This could also create cross-border issues in Ireland though I suspect there will be much bigger ones before this is all over - again, a lot of stuff will be a moot point if The Troubles start again - London will be far too busy trying to figure out how to re-start a draft and pay for the military occupation if they continue along the lines that BoJo has so far which seems to be to throw "fairy dust" at the border and poof it will all be "fine."

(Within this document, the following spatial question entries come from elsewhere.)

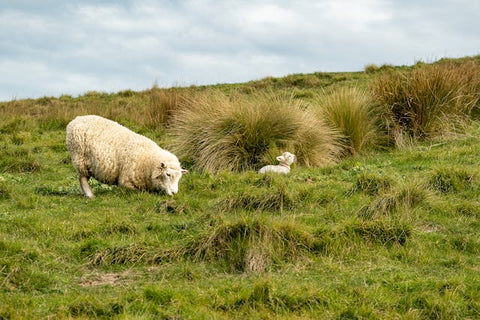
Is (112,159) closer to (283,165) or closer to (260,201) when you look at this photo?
(260,201)

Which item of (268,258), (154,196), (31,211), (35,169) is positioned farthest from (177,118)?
(268,258)

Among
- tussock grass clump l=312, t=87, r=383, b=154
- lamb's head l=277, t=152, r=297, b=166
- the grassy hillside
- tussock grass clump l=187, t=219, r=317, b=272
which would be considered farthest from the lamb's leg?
tussock grass clump l=312, t=87, r=383, b=154

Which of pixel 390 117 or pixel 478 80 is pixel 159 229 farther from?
pixel 478 80

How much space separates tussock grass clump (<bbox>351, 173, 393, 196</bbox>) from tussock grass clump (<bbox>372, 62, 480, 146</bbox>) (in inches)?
165

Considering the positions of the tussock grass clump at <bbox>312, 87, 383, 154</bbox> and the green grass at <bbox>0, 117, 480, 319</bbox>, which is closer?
the green grass at <bbox>0, 117, 480, 319</bbox>

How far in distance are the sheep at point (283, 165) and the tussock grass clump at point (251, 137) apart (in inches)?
23.0

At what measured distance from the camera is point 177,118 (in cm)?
1353

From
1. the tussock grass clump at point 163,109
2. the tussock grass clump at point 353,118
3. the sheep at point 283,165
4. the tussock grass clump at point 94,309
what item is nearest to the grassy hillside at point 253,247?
the tussock grass clump at point 94,309

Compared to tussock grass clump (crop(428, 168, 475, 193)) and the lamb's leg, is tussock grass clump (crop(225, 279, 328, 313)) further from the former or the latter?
the lamb's leg

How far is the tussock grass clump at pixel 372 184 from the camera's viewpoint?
868 centimetres

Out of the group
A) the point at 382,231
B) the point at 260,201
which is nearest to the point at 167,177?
the point at 260,201

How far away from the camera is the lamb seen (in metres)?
9.74

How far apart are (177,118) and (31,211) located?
5342 mm

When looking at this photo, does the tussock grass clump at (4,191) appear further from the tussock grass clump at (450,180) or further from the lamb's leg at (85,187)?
the tussock grass clump at (450,180)
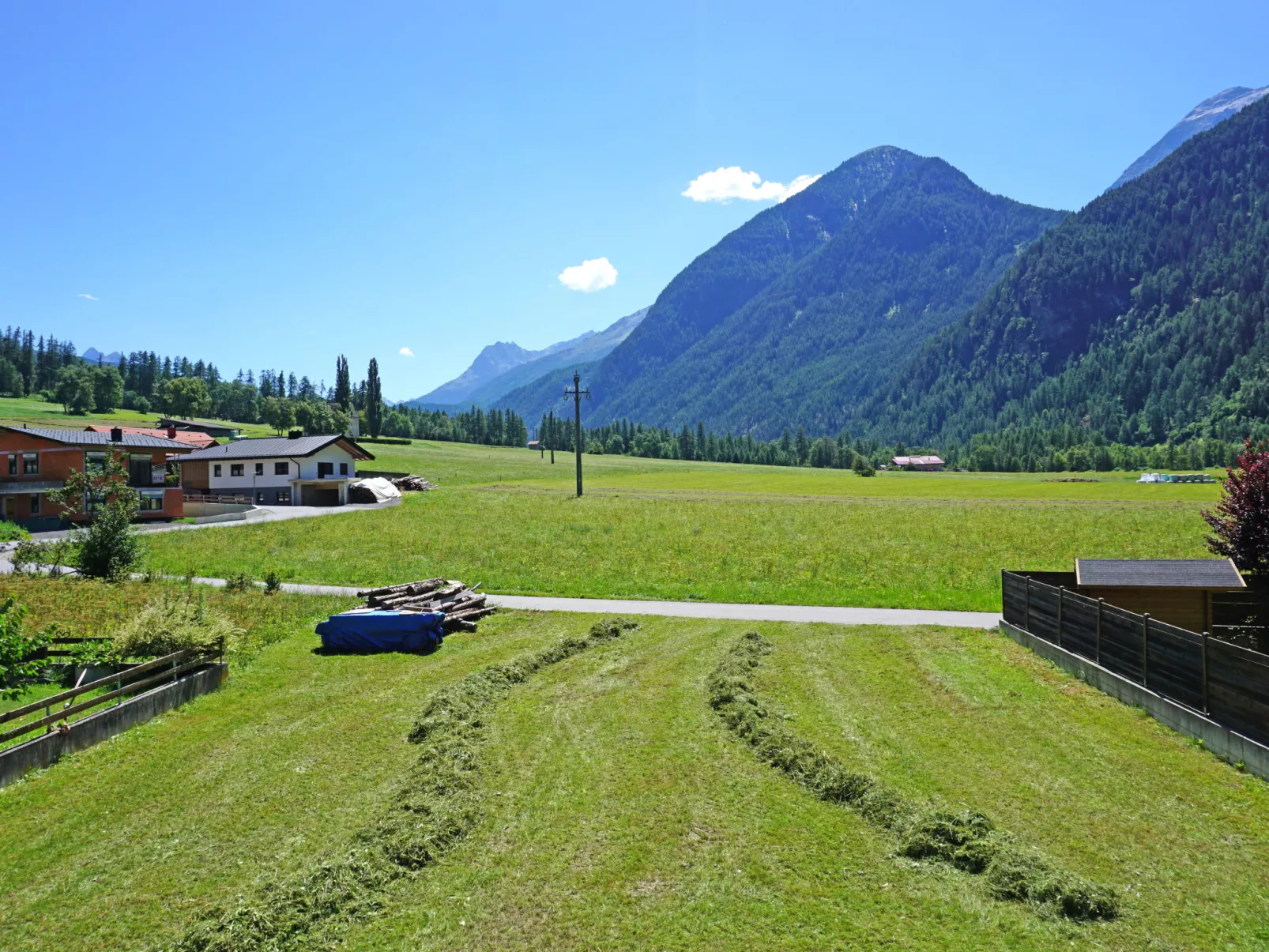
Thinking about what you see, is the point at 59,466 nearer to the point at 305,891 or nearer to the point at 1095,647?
the point at 305,891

Oh there was brick-throwing and social unrest in Belfast last night, not a lot but it was sectarian in nature; this is getting more common the closer things get to the 31st of October.
 

Plain Jane

Just Plain Jane
Melodi, That is pretty alarming and puts a lot of pressure on everyone. And there so many moving parts that it is difficult to keep up. I think the meat deal is for non-antibiotic beef, but of course the deal isn't signed.
 

Plain Jane

Just Plain Jane
https://www.reuters.com/article/us-...s-eye-a-very-british-power-grab-idUSKCN1UY1T9

Cab ride to queen: Johnson rivals eye a very British power grab


LONDON (Reuters) - British opposition leader Jeremy Corbyn would dash across London in a cab to Buckingham Palace and tell Queen Elizabeth “We’re taking over” should Prime Minister Boris Johnson refuse to quit if he lost a no-confidence vote, Corbyn’s deputy says.

Traditionally, a new British prime minister travels to the queen’s official residence in a choreographed procession of official cars to be formally appointed as the nation’s leader.

But with the meter running down toward Britain’s exit from the bloc, Labour Party deputy leader John McDonnell suggested a break with such pomp and ceremony might be needed.

Johnson, who heads a minority government, has promised that Oct. 31 will be Britain’s last day as an EU member, with or without a withdrawal agreement.

Commentators have suggested that parliament, where a majority are opposed to a no-deal Brexit, could call a vote of no-confidence in him before then, most likely in September.

But some reports say Johnson could refuse to resign even if he lost in order to delay an election beyond Brexit day and ensure the country leaves the EU.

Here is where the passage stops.